The New York Times


James Cameron, 92, Founder of Museum, Is Dead

MILWAUKEE, June 14 (AP) — James Cameron, who survived an attempted lynching by a white mob and went on to found America's Black Holocaust Museum, died here on Sunday. He was 92.

In 1930, in Marion, Ind., Mr. Cameron, then 16, and two friends were arrested and accused of killing a white man during a robbery and raping the man's companion. A mob broke them out of the local jail and hanged Mr.
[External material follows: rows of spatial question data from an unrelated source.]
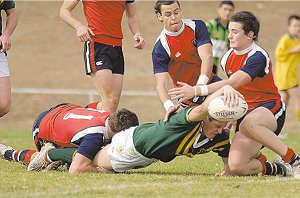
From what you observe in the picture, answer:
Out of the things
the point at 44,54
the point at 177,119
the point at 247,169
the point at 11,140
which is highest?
the point at 177,119

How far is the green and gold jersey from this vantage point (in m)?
9.55

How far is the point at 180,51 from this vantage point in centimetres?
1091

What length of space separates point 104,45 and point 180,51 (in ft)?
5.75

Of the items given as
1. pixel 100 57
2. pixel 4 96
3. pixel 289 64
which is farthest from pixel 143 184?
pixel 289 64

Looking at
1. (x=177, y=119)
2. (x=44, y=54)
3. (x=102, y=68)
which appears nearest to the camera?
(x=177, y=119)

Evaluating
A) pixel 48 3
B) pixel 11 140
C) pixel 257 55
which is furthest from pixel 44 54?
pixel 257 55

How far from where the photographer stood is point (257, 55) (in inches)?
398

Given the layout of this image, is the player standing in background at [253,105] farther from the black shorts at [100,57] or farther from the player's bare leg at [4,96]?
the player's bare leg at [4,96]

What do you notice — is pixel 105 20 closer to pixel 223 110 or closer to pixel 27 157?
pixel 27 157

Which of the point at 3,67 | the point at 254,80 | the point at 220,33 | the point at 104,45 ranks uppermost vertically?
the point at 254,80

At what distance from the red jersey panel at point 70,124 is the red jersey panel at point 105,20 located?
5.19 ft

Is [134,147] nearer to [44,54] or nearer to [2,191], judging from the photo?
[2,191]

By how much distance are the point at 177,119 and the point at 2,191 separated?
1.92 m

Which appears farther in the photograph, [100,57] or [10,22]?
[100,57]
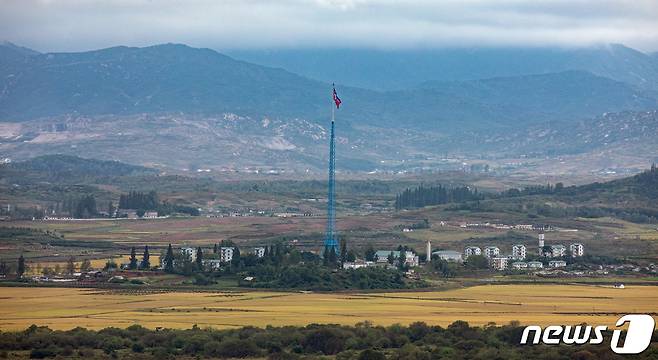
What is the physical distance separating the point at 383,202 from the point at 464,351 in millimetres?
125085

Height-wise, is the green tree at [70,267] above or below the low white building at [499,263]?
below

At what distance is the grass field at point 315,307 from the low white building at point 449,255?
17815 millimetres

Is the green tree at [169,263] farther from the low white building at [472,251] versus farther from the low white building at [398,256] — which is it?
the low white building at [472,251]

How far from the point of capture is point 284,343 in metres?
69.9

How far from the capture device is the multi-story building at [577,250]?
4803 inches

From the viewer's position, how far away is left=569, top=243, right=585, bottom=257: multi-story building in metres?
122

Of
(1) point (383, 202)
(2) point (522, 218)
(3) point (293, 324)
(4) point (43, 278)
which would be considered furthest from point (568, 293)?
(1) point (383, 202)

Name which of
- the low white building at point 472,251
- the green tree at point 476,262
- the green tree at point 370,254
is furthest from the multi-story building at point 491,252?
the green tree at point 370,254

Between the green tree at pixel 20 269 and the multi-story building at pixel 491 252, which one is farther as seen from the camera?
the multi-story building at pixel 491 252

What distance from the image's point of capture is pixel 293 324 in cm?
7600

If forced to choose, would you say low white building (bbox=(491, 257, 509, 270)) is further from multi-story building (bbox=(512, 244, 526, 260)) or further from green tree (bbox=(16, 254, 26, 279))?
green tree (bbox=(16, 254, 26, 279))

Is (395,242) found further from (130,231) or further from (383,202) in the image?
(383,202)

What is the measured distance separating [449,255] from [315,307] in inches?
1357

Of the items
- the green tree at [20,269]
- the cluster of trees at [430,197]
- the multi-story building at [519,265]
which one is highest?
Result: the cluster of trees at [430,197]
Cameron's two friends, then placed a rope around his neck.

"They began to chant for me like a football player, 'We want Cameron, we want Cameron,' " he said in a 2003 interview. "I could feel the blood in my body just freezing up."
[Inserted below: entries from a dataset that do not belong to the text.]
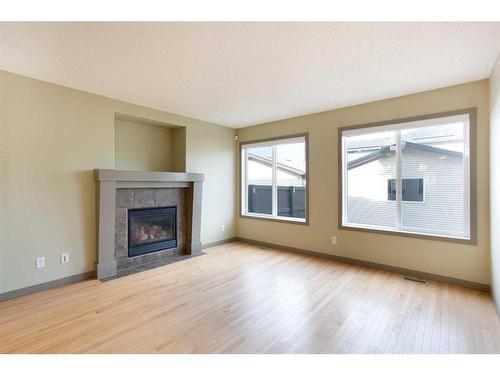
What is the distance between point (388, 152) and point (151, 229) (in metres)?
3.91

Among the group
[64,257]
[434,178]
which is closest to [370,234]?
[434,178]

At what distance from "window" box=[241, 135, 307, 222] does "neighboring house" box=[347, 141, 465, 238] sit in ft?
3.02

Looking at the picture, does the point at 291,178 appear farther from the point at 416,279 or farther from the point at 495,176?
the point at 495,176

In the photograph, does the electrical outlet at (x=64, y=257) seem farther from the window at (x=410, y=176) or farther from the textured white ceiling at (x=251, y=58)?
the window at (x=410, y=176)

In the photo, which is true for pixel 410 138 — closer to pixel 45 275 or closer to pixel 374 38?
pixel 374 38

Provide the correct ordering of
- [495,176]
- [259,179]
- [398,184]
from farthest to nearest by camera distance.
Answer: [259,179] → [398,184] → [495,176]

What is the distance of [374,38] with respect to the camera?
2.11 meters

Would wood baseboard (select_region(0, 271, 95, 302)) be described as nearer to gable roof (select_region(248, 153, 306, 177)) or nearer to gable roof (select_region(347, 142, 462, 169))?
gable roof (select_region(248, 153, 306, 177))

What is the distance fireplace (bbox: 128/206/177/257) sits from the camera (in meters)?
3.91

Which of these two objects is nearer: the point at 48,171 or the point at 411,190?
the point at 48,171

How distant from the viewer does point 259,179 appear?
5.39 m

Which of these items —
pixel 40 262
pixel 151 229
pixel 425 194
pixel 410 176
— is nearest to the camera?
pixel 40 262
He was spared when a man in the crowd proclaimed his innocence.

He was convicted of being an accessory before the fact to voluntary manslaughter and spent four years in prison, but was granted a pardon in 1993. He said he had been beaten into signing a false confession.

In 1988, he opened the museum in a small storefront room in downtown Milwaukee. Six years later, he took over an abandoned 12,000-square-foot gymnasium that the city sold him for $1. The museum explores the history of the struggles of blacks in America from slavery to modern times and is considered one of the first of its kind in the country.
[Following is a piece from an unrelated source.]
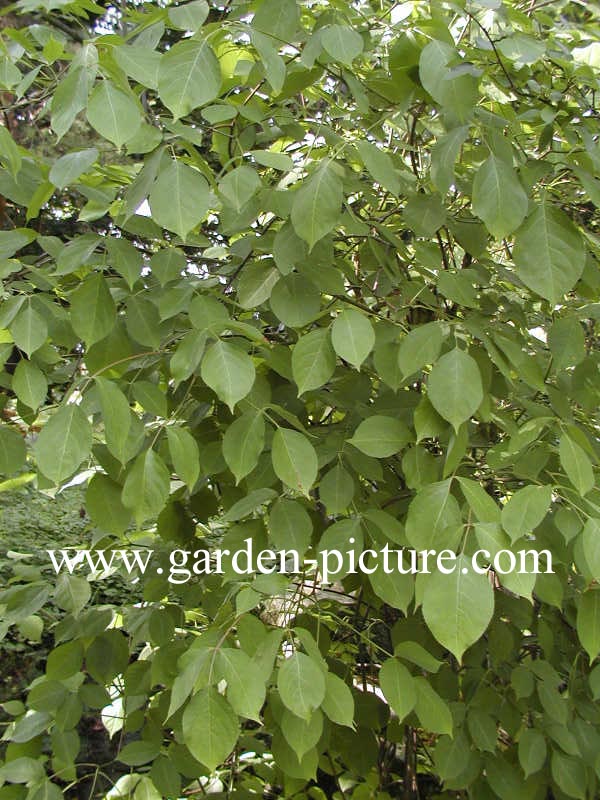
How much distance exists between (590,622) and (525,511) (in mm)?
264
Ms. Weaver said Mr. Cameron counted one of his defining moments last June when the Senate issued an apology for not standing against the lynching violence that from 1882 to 1968 killed more than 4,700 people, three-fourths of them black.

"I was saved by a miracle," Mr. Cameron said at the time. "They were going to lynch me between my two buddies," he said, with thousands of people "hollering for my blood, when a voice said, 'Take this boy back.' "

Mr. Cameron is survived by his wife, Virginia, and three of their children.